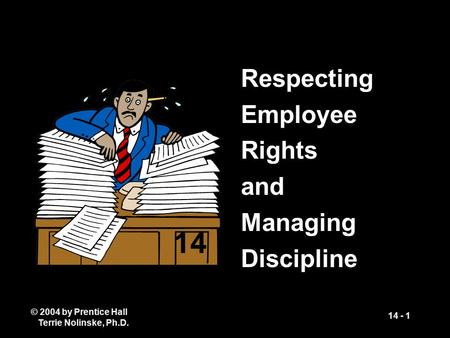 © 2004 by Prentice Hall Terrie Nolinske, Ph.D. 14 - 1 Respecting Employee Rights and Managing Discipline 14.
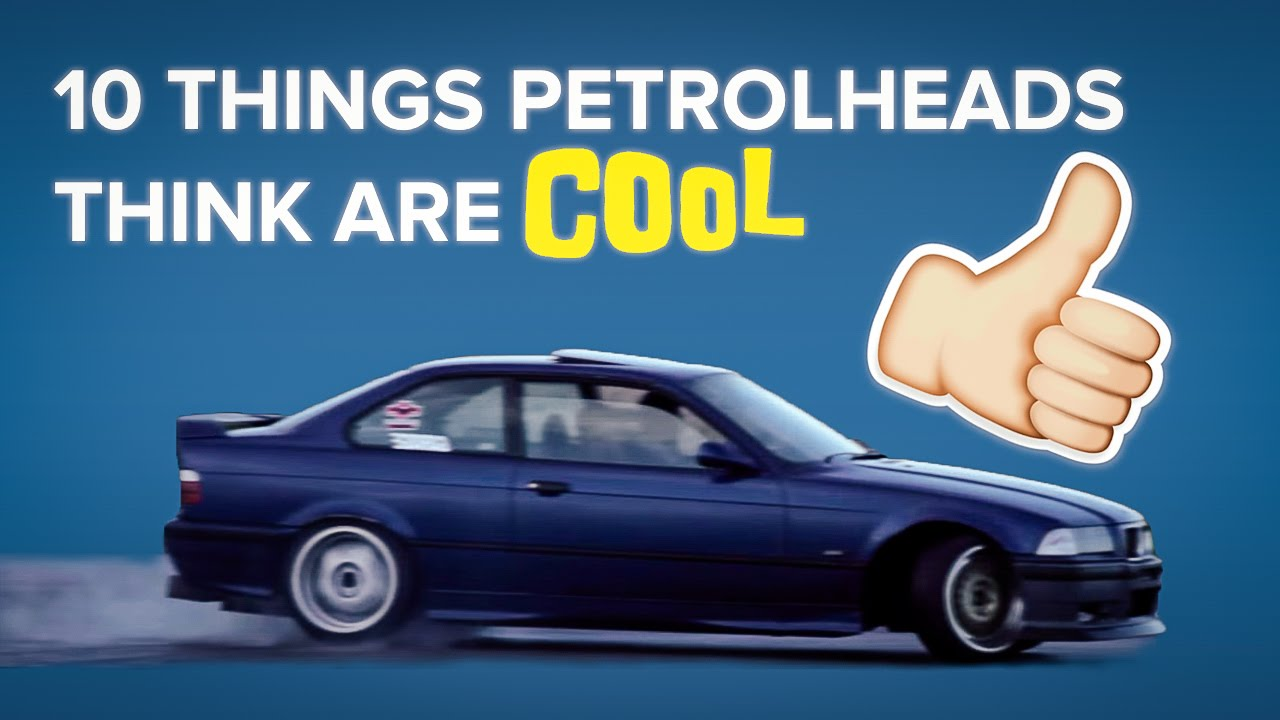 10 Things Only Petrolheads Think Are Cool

...

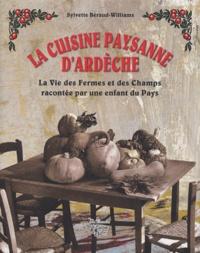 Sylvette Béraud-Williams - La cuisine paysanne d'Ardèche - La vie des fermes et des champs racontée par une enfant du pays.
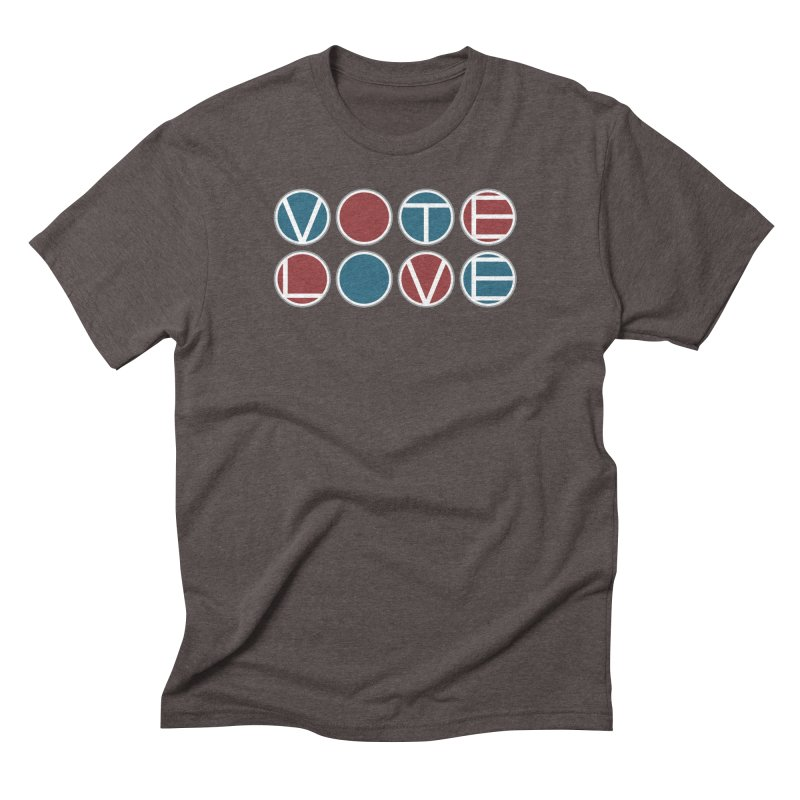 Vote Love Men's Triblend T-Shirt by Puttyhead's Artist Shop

...

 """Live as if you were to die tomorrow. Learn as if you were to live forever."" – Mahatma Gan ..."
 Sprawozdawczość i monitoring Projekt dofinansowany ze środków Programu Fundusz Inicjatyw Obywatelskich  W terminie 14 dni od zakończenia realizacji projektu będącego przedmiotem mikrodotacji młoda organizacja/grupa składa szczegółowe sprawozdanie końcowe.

● Work order: Above are records with pictures. Reproduce exactly only the lines from the line with "Managing Discipline 14." through the line with "10 Things Only Petrolheads Think Are Cool", both ends included, and leave the pictures out.

● Response for this exercise:
 © 2004 by Prentice Hall Terrie Nolinske, Ph.D. 14 - 1 Respecting Employee Rights and Managing Discipline 14.
 10 Things Only Petrolheads Think Are Cool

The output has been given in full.